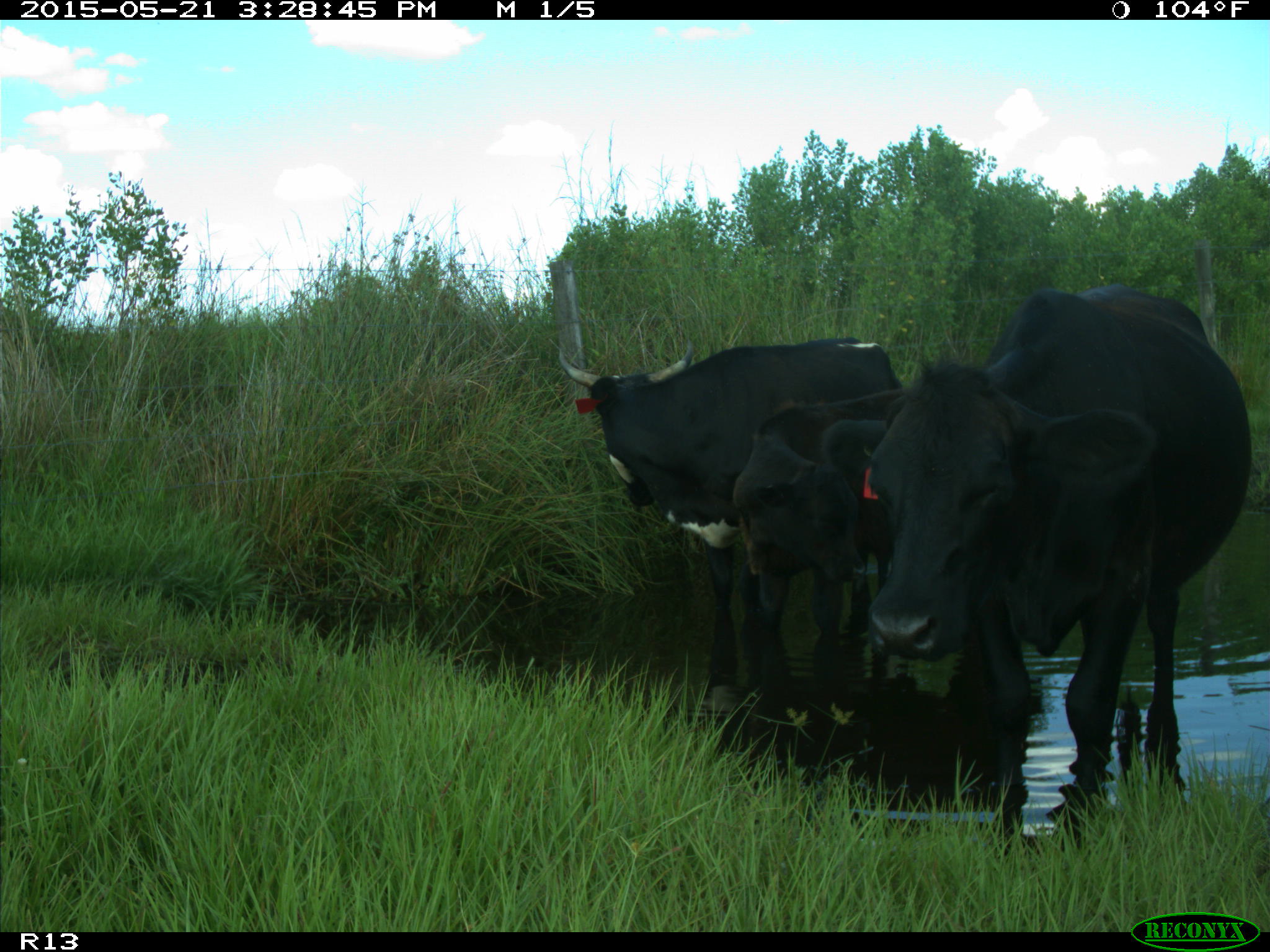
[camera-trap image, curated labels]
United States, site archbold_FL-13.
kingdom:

+ + + +

**INSTRUCTIONS TO FOLLOW:** Word for word, repeat all the data, but not its images.

**PROBLEM SOLUTION:**
[camera-trap image, curated labels]
United States, site archbold_FL-13.
kingdom:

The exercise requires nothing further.